Inside the archive, the file structure is designed to abuse DLL sideloading. A malicious library is loaded, which then injects additional code into memory. The malware checks whether it has administrative rights and may trigger a Windows User Account Control prompt if elevated access is needed.

From there, the malware performs anti-analysis checks, retrieves a JPG file from an external server, and extracts a secondary payload hidden inside the image. That payload is copied into a Windows Media Player directory and then duplicated again as Mixed Reality.exe. The malware also creates a Windows service to ensure it starts automatically after reboot.

Seqrite said one component acts as a loader that disables Windows AMSI scanning, maintains persistence, and decrypts DcRAT on the infected machine. Another module is able to capture screenshots and send stolen data to a remote server.

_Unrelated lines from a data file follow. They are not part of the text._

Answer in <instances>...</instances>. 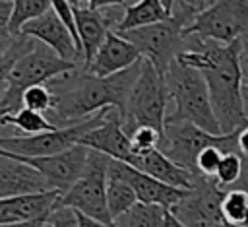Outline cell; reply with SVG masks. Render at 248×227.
Returning <instances> with one entry per match:
<instances>
[{
	"instance_id": "4fadbf2b",
	"label": "cell",
	"mask_w": 248,
	"mask_h": 227,
	"mask_svg": "<svg viewBox=\"0 0 248 227\" xmlns=\"http://www.w3.org/2000/svg\"><path fill=\"white\" fill-rule=\"evenodd\" d=\"M79 146H85L87 149L99 151L110 159L126 163V165H130L134 159L132 142H130V136L122 128V114L116 107L107 109L103 124H99L97 128L87 132L79 140Z\"/></svg>"
},
{
	"instance_id": "d4e9b609",
	"label": "cell",
	"mask_w": 248,
	"mask_h": 227,
	"mask_svg": "<svg viewBox=\"0 0 248 227\" xmlns=\"http://www.w3.org/2000/svg\"><path fill=\"white\" fill-rule=\"evenodd\" d=\"M50 8H52L50 0H16L12 8V17H10V35L19 37L21 29L29 21L41 17Z\"/></svg>"
},
{
	"instance_id": "8d00e7d4",
	"label": "cell",
	"mask_w": 248,
	"mask_h": 227,
	"mask_svg": "<svg viewBox=\"0 0 248 227\" xmlns=\"http://www.w3.org/2000/svg\"><path fill=\"white\" fill-rule=\"evenodd\" d=\"M78 227H112V225H107V223L91 219V217H87L83 213H78Z\"/></svg>"
},
{
	"instance_id": "e0dca14e",
	"label": "cell",
	"mask_w": 248,
	"mask_h": 227,
	"mask_svg": "<svg viewBox=\"0 0 248 227\" xmlns=\"http://www.w3.org/2000/svg\"><path fill=\"white\" fill-rule=\"evenodd\" d=\"M118 169L122 173V177L128 180V184L132 186L134 194H136V200L140 204H149V206H161L165 210H170L174 208L184 196L188 190H178V188H172L169 184H163L159 180H155L153 177L118 161Z\"/></svg>"
},
{
	"instance_id": "836d02e7",
	"label": "cell",
	"mask_w": 248,
	"mask_h": 227,
	"mask_svg": "<svg viewBox=\"0 0 248 227\" xmlns=\"http://www.w3.org/2000/svg\"><path fill=\"white\" fill-rule=\"evenodd\" d=\"M12 8L14 2L8 0H0V45L8 49V45L12 43V35H10V17H12Z\"/></svg>"
},
{
	"instance_id": "603a6c76",
	"label": "cell",
	"mask_w": 248,
	"mask_h": 227,
	"mask_svg": "<svg viewBox=\"0 0 248 227\" xmlns=\"http://www.w3.org/2000/svg\"><path fill=\"white\" fill-rule=\"evenodd\" d=\"M165 211L167 210L161 206L136 202L128 211H124L112 221V227H161Z\"/></svg>"
},
{
	"instance_id": "52a82bcc",
	"label": "cell",
	"mask_w": 248,
	"mask_h": 227,
	"mask_svg": "<svg viewBox=\"0 0 248 227\" xmlns=\"http://www.w3.org/2000/svg\"><path fill=\"white\" fill-rule=\"evenodd\" d=\"M236 134L215 136V134H209V132L198 128L196 124H192L188 120H165L163 136H161L157 149L165 157H169L172 163H176L178 167H182L198 177V173H196L198 155L209 146H219L225 151H238Z\"/></svg>"
},
{
	"instance_id": "484cf974",
	"label": "cell",
	"mask_w": 248,
	"mask_h": 227,
	"mask_svg": "<svg viewBox=\"0 0 248 227\" xmlns=\"http://www.w3.org/2000/svg\"><path fill=\"white\" fill-rule=\"evenodd\" d=\"M221 217L223 223L232 227L248 225V194L236 188L225 190L221 200Z\"/></svg>"
},
{
	"instance_id": "7402d4cb",
	"label": "cell",
	"mask_w": 248,
	"mask_h": 227,
	"mask_svg": "<svg viewBox=\"0 0 248 227\" xmlns=\"http://www.w3.org/2000/svg\"><path fill=\"white\" fill-rule=\"evenodd\" d=\"M136 202H138L136 194L132 186L128 184V180L122 177L118 169V161L110 159L108 171H107V206H108V213L112 221L124 211H128Z\"/></svg>"
},
{
	"instance_id": "8992f818",
	"label": "cell",
	"mask_w": 248,
	"mask_h": 227,
	"mask_svg": "<svg viewBox=\"0 0 248 227\" xmlns=\"http://www.w3.org/2000/svg\"><path fill=\"white\" fill-rule=\"evenodd\" d=\"M110 157L89 149L87 163L81 177L72 184L68 192L58 198L56 208H72L101 223L112 225V217L107 206V171Z\"/></svg>"
},
{
	"instance_id": "4dcf8cb0",
	"label": "cell",
	"mask_w": 248,
	"mask_h": 227,
	"mask_svg": "<svg viewBox=\"0 0 248 227\" xmlns=\"http://www.w3.org/2000/svg\"><path fill=\"white\" fill-rule=\"evenodd\" d=\"M161 136L163 134H159L157 130H153L149 126H138L130 134L134 155H143V153H149V151L157 149L159 147V142H161Z\"/></svg>"
},
{
	"instance_id": "ba28073f",
	"label": "cell",
	"mask_w": 248,
	"mask_h": 227,
	"mask_svg": "<svg viewBox=\"0 0 248 227\" xmlns=\"http://www.w3.org/2000/svg\"><path fill=\"white\" fill-rule=\"evenodd\" d=\"M108 109V107H107ZM107 109L99 111L91 118L66 126V128H56L52 132H43L35 136H0V151L12 153V155H21V157H48V155H58L62 151L72 149L74 146L79 144V140L103 124Z\"/></svg>"
},
{
	"instance_id": "e575fe53",
	"label": "cell",
	"mask_w": 248,
	"mask_h": 227,
	"mask_svg": "<svg viewBox=\"0 0 248 227\" xmlns=\"http://www.w3.org/2000/svg\"><path fill=\"white\" fill-rule=\"evenodd\" d=\"M238 68H240V78L242 85L248 87V37L240 41V52H238Z\"/></svg>"
},
{
	"instance_id": "277c9868",
	"label": "cell",
	"mask_w": 248,
	"mask_h": 227,
	"mask_svg": "<svg viewBox=\"0 0 248 227\" xmlns=\"http://www.w3.org/2000/svg\"><path fill=\"white\" fill-rule=\"evenodd\" d=\"M79 68V64L66 62L56 56L48 47L35 43V47L16 60L8 76V89L0 101V109L8 114H14L21 109V95L27 87L46 85L50 80Z\"/></svg>"
},
{
	"instance_id": "9a60e30c",
	"label": "cell",
	"mask_w": 248,
	"mask_h": 227,
	"mask_svg": "<svg viewBox=\"0 0 248 227\" xmlns=\"http://www.w3.org/2000/svg\"><path fill=\"white\" fill-rule=\"evenodd\" d=\"M46 180L16 155L0 151V200L14 196H27L48 192Z\"/></svg>"
},
{
	"instance_id": "d590c367",
	"label": "cell",
	"mask_w": 248,
	"mask_h": 227,
	"mask_svg": "<svg viewBox=\"0 0 248 227\" xmlns=\"http://www.w3.org/2000/svg\"><path fill=\"white\" fill-rule=\"evenodd\" d=\"M236 146L242 157H248V124L236 134Z\"/></svg>"
},
{
	"instance_id": "b9f144b4",
	"label": "cell",
	"mask_w": 248,
	"mask_h": 227,
	"mask_svg": "<svg viewBox=\"0 0 248 227\" xmlns=\"http://www.w3.org/2000/svg\"><path fill=\"white\" fill-rule=\"evenodd\" d=\"M4 52H6V47H2V45H0V58L4 56Z\"/></svg>"
},
{
	"instance_id": "7c38bea8",
	"label": "cell",
	"mask_w": 248,
	"mask_h": 227,
	"mask_svg": "<svg viewBox=\"0 0 248 227\" xmlns=\"http://www.w3.org/2000/svg\"><path fill=\"white\" fill-rule=\"evenodd\" d=\"M87 155H89V149L85 146L78 144L72 149L62 151L58 155H48V157H21V155H16V157L19 161H23L25 165L33 167L46 180L48 188L60 192V196H62L81 177L83 167L87 163Z\"/></svg>"
},
{
	"instance_id": "30bf717a",
	"label": "cell",
	"mask_w": 248,
	"mask_h": 227,
	"mask_svg": "<svg viewBox=\"0 0 248 227\" xmlns=\"http://www.w3.org/2000/svg\"><path fill=\"white\" fill-rule=\"evenodd\" d=\"M122 39L132 43L140 56L147 60L159 74L165 76L169 66L184 50V29L174 19H167L155 25L118 33Z\"/></svg>"
},
{
	"instance_id": "7a4b0ae2",
	"label": "cell",
	"mask_w": 248,
	"mask_h": 227,
	"mask_svg": "<svg viewBox=\"0 0 248 227\" xmlns=\"http://www.w3.org/2000/svg\"><path fill=\"white\" fill-rule=\"evenodd\" d=\"M141 60L108 78H95L79 66L50 80L46 87L52 93V109L46 118L56 128H66L91 118L107 107H116L124 116L128 97L141 72Z\"/></svg>"
},
{
	"instance_id": "ffe728a7",
	"label": "cell",
	"mask_w": 248,
	"mask_h": 227,
	"mask_svg": "<svg viewBox=\"0 0 248 227\" xmlns=\"http://www.w3.org/2000/svg\"><path fill=\"white\" fill-rule=\"evenodd\" d=\"M78 25V35L81 43V52H83V68L93 60L95 52L110 33L101 19L99 12L89 6V2H70Z\"/></svg>"
},
{
	"instance_id": "83f0119b",
	"label": "cell",
	"mask_w": 248,
	"mask_h": 227,
	"mask_svg": "<svg viewBox=\"0 0 248 227\" xmlns=\"http://www.w3.org/2000/svg\"><path fill=\"white\" fill-rule=\"evenodd\" d=\"M242 169H244V157L240 155V151H229V153H223L221 157V163L217 167V175H215V182L229 190L236 184V180L240 178L242 175Z\"/></svg>"
},
{
	"instance_id": "2e32d148",
	"label": "cell",
	"mask_w": 248,
	"mask_h": 227,
	"mask_svg": "<svg viewBox=\"0 0 248 227\" xmlns=\"http://www.w3.org/2000/svg\"><path fill=\"white\" fill-rule=\"evenodd\" d=\"M140 60H141V56L136 50V47L132 43H128L126 39H122L118 33L110 31L107 35V39L103 41V45L99 47V50L95 52L93 60L83 70L95 78H108L112 74H118L126 68L134 66Z\"/></svg>"
},
{
	"instance_id": "ab89813d",
	"label": "cell",
	"mask_w": 248,
	"mask_h": 227,
	"mask_svg": "<svg viewBox=\"0 0 248 227\" xmlns=\"http://www.w3.org/2000/svg\"><path fill=\"white\" fill-rule=\"evenodd\" d=\"M161 227H184L169 210L165 211V217H163V221H161Z\"/></svg>"
},
{
	"instance_id": "44dd1931",
	"label": "cell",
	"mask_w": 248,
	"mask_h": 227,
	"mask_svg": "<svg viewBox=\"0 0 248 227\" xmlns=\"http://www.w3.org/2000/svg\"><path fill=\"white\" fill-rule=\"evenodd\" d=\"M170 17V0H141L132 2L114 33H126L132 29L155 25Z\"/></svg>"
},
{
	"instance_id": "9c48e42d",
	"label": "cell",
	"mask_w": 248,
	"mask_h": 227,
	"mask_svg": "<svg viewBox=\"0 0 248 227\" xmlns=\"http://www.w3.org/2000/svg\"><path fill=\"white\" fill-rule=\"evenodd\" d=\"M184 35H196L203 41L217 45H232L248 37V2L223 0L211 2L196 21L184 31Z\"/></svg>"
},
{
	"instance_id": "3957f363",
	"label": "cell",
	"mask_w": 248,
	"mask_h": 227,
	"mask_svg": "<svg viewBox=\"0 0 248 227\" xmlns=\"http://www.w3.org/2000/svg\"><path fill=\"white\" fill-rule=\"evenodd\" d=\"M165 83L169 103L172 105L165 120H188L209 134L221 136L211 111L205 80L198 70L174 60L165 72Z\"/></svg>"
},
{
	"instance_id": "f546056e",
	"label": "cell",
	"mask_w": 248,
	"mask_h": 227,
	"mask_svg": "<svg viewBox=\"0 0 248 227\" xmlns=\"http://www.w3.org/2000/svg\"><path fill=\"white\" fill-rule=\"evenodd\" d=\"M21 109H29L33 113L48 114L52 109V93L46 85H33L27 87L21 95Z\"/></svg>"
},
{
	"instance_id": "f1b7e54d",
	"label": "cell",
	"mask_w": 248,
	"mask_h": 227,
	"mask_svg": "<svg viewBox=\"0 0 248 227\" xmlns=\"http://www.w3.org/2000/svg\"><path fill=\"white\" fill-rule=\"evenodd\" d=\"M211 6V2L207 0H170V19H174L176 23L182 25V29L186 31L196 17L205 12Z\"/></svg>"
},
{
	"instance_id": "f35d334b",
	"label": "cell",
	"mask_w": 248,
	"mask_h": 227,
	"mask_svg": "<svg viewBox=\"0 0 248 227\" xmlns=\"http://www.w3.org/2000/svg\"><path fill=\"white\" fill-rule=\"evenodd\" d=\"M46 217H39V219H31V221H21V223H12V225H2V227H45L46 225Z\"/></svg>"
},
{
	"instance_id": "60d3db41",
	"label": "cell",
	"mask_w": 248,
	"mask_h": 227,
	"mask_svg": "<svg viewBox=\"0 0 248 227\" xmlns=\"http://www.w3.org/2000/svg\"><path fill=\"white\" fill-rule=\"evenodd\" d=\"M242 107H244V116L248 120V87L242 85Z\"/></svg>"
},
{
	"instance_id": "5bb4252c",
	"label": "cell",
	"mask_w": 248,
	"mask_h": 227,
	"mask_svg": "<svg viewBox=\"0 0 248 227\" xmlns=\"http://www.w3.org/2000/svg\"><path fill=\"white\" fill-rule=\"evenodd\" d=\"M19 35H25L45 47H48L56 56H60L66 62H74V64H81L83 66V58L74 43V39L70 37L68 29L62 25L60 17L56 16V12L50 8L46 14H43L41 17L29 21Z\"/></svg>"
},
{
	"instance_id": "1f68e13d",
	"label": "cell",
	"mask_w": 248,
	"mask_h": 227,
	"mask_svg": "<svg viewBox=\"0 0 248 227\" xmlns=\"http://www.w3.org/2000/svg\"><path fill=\"white\" fill-rule=\"evenodd\" d=\"M223 153H229V151H225V149L219 147V146H209V147H205V149L198 155V159H196V173H198V177H202V178H215L217 167H219V163H221Z\"/></svg>"
},
{
	"instance_id": "d6a6232c",
	"label": "cell",
	"mask_w": 248,
	"mask_h": 227,
	"mask_svg": "<svg viewBox=\"0 0 248 227\" xmlns=\"http://www.w3.org/2000/svg\"><path fill=\"white\" fill-rule=\"evenodd\" d=\"M45 227H78V211L72 208H54Z\"/></svg>"
},
{
	"instance_id": "8fae6325",
	"label": "cell",
	"mask_w": 248,
	"mask_h": 227,
	"mask_svg": "<svg viewBox=\"0 0 248 227\" xmlns=\"http://www.w3.org/2000/svg\"><path fill=\"white\" fill-rule=\"evenodd\" d=\"M225 188H221L215 178H200L192 190L169 211L184 227H217L223 223L221 200Z\"/></svg>"
},
{
	"instance_id": "cb8c5ba5",
	"label": "cell",
	"mask_w": 248,
	"mask_h": 227,
	"mask_svg": "<svg viewBox=\"0 0 248 227\" xmlns=\"http://www.w3.org/2000/svg\"><path fill=\"white\" fill-rule=\"evenodd\" d=\"M0 126H14L19 132H23V136H35V134H43V132H52L56 130V126L41 113H33L29 109H19L14 114H6L0 120Z\"/></svg>"
},
{
	"instance_id": "d6986e66",
	"label": "cell",
	"mask_w": 248,
	"mask_h": 227,
	"mask_svg": "<svg viewBox=\"0 0 248 227\" xmlns=\"http://www.w3.org/2000/svg\"><path fill=\"white\" fill-rule=\"evenodd\" d=\"M130 167L153 177L155 180H159L163 184L178 188V190H192L196 186V182L202 178V177H196L190 171L178 167L176 163H172L159 149H153V151L143 153V155H134Z\"/></svg>"
},
{
	"instance_id": "7bdbcfd3",
	"label": "cell",
	"mask_w": 248,
	"mask_h": 227,
	"mask_svg": "<svg viewBox=\"0 0 248 227\" xmlns=\"http://www.w3.org/2000/svg\"><path fill=\"white\" fill-rule=\"evenodd\" d=\"M6 114H8V113H6V111H4V109H0V120H2V118H4V116H6Z\"/></svg>"
},
{
	"instance_id": "5b68a950",
	"label": "cell",
	"mask_w": 248,
	"mask_h": 227,
	"mask_svg": "<svg viewBox=\"0 0 248 227\" xmlns=\"http://www.w3.org/2000/svg\"><path fill=\"white\" fill-rule=\"evenodd\" d=\"M169 113V91L165 76L159 74L147 60H141L140 78L128 97L122 128L130 136L138 126H149L163 134Z\"/></svg>"
},
{
	"instance_id": "74e56055",
	"label": "cell",
	"mask_w": 248,
	"mask_h": 227,
	"mask_svg": "<svg viewBox=\"0 0 248 227\" xmlns=\"http://www.w3.org/2000/svg\"><path fill=\"white\" fill-rule=\"evenodd\" d=\"M232 188H236V190H244V192L248 194V157H244V169H242V175H240V178L236 180V184H234Z\"/></svg>"
},
{
	"instance_id": "ac0fdd59",
	"label": "cell",
	"mask_w": 248,
	"mask_h": 227,
	"mask_svg": "<svg viewBox=\"0 0 248 227\" xmlns=\"http://www.w3.org/2000/svg\"><path fill=\"white\" fill-rule=\"evenodd\" d=\"M58 198H60V192H56V190L27 194V196L2 198L0 200V227L46 217L56 208Z\"/></svg>"
},
{
	"instance_id": "4316f807",
	"label": "cell",
	"mask_w": 248,
	"mask_h": 227,
	"mask_svg": "<svg viewBox=\"0 0 248 227\" xmlns=\"http://www.w3.org/2000/svg\"><path fill=\"white\" fill-rule=\"evenodd\" d=\"M35 43L37 41L29 39L25 35H19V37H14L12 43L8 45L4 56L0 58V101H2L4 93H6V89H8V76H10L12 66L16 64L17 58H21L23 54H27L35 47Z\"/></svg>"
},
{
	"instance_id": "6da1fadb",
	"label": "cell",
	"mask_w": 248,
	"mask_h": 227,
	"mask_svg": "<svg viewBox=\"0 0 248 227\" xmlns=\"http://www.w3.org/2000/svg\"><path fill=\"white\" fill-rule=\"evenodd\" d=\"M238 52L240 41L232 45H217L196 35H184V50L176 58L180 64L190 66L203 76L221 136L236 134L248 124L242 107Z\"/></svg>"
}]
</instances>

Researchers did not name a definitive operator, but they noted technical indicators tied to China-based infrastructure and a Chinese-language management panel connected to the command-and-control server. Seqrite also said the campaign overlaps with tactics previously associated with Silver Fox, a group linked to tax-themed phishing and ValleyRAT deployments.

  • Primary targets: Indian taxpayers, finance teams, and tax professionals
  • Delivery method: phishing emails, malicious PDF links, and ZIP downloads
  • Payload: DcRAT, plus loader and persistence components
  • Likely objective: credential theft, data exfiltration, and long-term access

The disclosure follows separate reports from LevelBlue, Cybereason, and others describing related RAT campaigns using fake installers and phishing lures to spread ValleyRAT and other malware families across Asian-language user groups.